Set tasks:
1: In the forum thread about rideshare insurance, how does tohunt4me reply to the question of whether anyone has lost coverage or had a claim refused?
2: Write the next part of the forum thread about rideshare insurance, starting from the point where it stops.

# Insurance Issues? Loss of Coverage because of ride share?



## JustTreatMeFair (Nov 28, 2017)

There are not too many insurance companies that do not exclude ride share as an activity they will cover. 

Has anyone lost coverage or had a claim refused because their Insurer found out they were driving for a TNC without an additional insurance rider/policy?


----------



## tohunt4me (Nov 23, 2015)

Some have.

They Probably Dont like Delivering Pizza Either!


----------



## SamuelB (Aug 29, 2018)

JustTreatMeFair said:


> There are not too many insurance companies that do not exclude ride share as an activity they will cover.


Is this a double or a triple reverse negative?


----------



## Glickk (Jan 6, 2017)

JustTreatMeFair said:


> There are not too many insurance companies that do not exclude ride share as an activity they will cover.

Extracted records:
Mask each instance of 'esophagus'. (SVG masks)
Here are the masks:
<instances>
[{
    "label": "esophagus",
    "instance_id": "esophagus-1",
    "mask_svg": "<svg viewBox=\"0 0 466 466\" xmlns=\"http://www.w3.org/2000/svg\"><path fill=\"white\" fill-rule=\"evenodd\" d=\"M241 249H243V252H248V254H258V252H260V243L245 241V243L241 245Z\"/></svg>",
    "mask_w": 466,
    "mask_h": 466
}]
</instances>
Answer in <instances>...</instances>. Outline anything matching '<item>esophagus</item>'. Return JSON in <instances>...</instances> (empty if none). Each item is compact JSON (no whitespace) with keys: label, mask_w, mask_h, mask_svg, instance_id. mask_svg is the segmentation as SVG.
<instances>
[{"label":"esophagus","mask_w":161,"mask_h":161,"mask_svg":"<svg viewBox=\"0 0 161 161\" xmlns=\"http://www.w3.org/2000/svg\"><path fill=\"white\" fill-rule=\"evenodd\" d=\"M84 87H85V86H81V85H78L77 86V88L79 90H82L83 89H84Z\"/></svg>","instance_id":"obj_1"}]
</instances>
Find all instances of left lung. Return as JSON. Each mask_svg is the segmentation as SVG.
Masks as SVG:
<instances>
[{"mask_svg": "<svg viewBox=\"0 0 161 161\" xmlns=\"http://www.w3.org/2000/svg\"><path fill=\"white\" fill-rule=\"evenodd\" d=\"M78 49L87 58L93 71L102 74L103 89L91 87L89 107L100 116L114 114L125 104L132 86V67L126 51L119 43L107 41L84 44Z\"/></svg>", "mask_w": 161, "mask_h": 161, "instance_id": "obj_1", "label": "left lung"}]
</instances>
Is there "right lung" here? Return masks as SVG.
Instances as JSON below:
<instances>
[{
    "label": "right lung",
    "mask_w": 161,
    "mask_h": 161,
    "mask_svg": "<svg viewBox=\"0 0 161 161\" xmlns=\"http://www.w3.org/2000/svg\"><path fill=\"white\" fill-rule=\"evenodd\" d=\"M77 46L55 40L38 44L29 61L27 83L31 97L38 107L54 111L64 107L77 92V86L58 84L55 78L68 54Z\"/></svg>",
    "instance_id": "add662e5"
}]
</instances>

Results of the tasks:
1: Some have.

2:
> 
> Has anyone lost coverage or had a claim refused because their Insurer found out they were driving for a TNC without an additional insurance rider/policy?


Search through the forum. There are dozens of horror story posts about this happening to drivers that didn't have specific coverage for rideshare that thought "It won't happen to me". Then they found out no coverage, got dropped, stuck with Ubers 1K deductible and had to find new insurance.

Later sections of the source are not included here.